Figley counters that most of the marine life on a reef, 95 percent by weight, is not even fish. Most of the 150 or so species that colonize are invertebrates. About 70 percent of the biomass on New Jersey reefs is mussels, which Figley said clean the water by filter-feeding.
“Invertebrates can’t grow on sand. There’s no doubt these invertebrates wouldn’t be alive if not for a hard structure, which is a ship. The first fish are attracted but then it provides habitat for small fish that grow up to be large fish,” Figley said.
Self argues rocks and other natural materials should be used for reefs but not ships, subway cars and other manmade materials.
“Who knows what they’re putting down there,” Self said.
BAN is questioning whether ships are being sunk with PCB’s, mercury and other toxic materials.

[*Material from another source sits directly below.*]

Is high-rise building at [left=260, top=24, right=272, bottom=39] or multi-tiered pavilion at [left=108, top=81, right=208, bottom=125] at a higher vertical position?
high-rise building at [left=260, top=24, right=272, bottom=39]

Self said the federal Environmental Protection Agency is investigating the contractor preparing the Radford for sinking, the American Marine Group, for failure to remove PCB’s from three vessels sunk off Delaware since 2007.
Amie Howell, the EPA’s Delaware liaison, said the agency is investigating after receiving a letter from the Basel Action Network. The EPA’s David Sternberg said the vessels in question are the Atlantic Mist, Gregory Poole, and the Yog-93.
Figley questions if the Radford, launched in 1975, has any PCB’s since they had been outlawed by that time. Self said the ban wasn’t fully enforced until 1979.
Figley said once a ship is cleaned for reefing, the amount of oil and other hydrocarbons “is miniscule.” He said BAN should worry about ships still in use, since they leak oils, emit diesel exhaust and have a “tremendous carbon footprint.”
“If they want to complain, how about getting rid of all shipping,” Figley said.
There may be no clear winner in the argument, but Figley said the publicity alone can be damaging. The Navy is currently discussing how to dispose of a new generation of mothballed vessels, including the aircraft carrier USS Forrestal.
“It’s the kind of thing that kills the program. The Navy does not like bad publicity,” Figley said.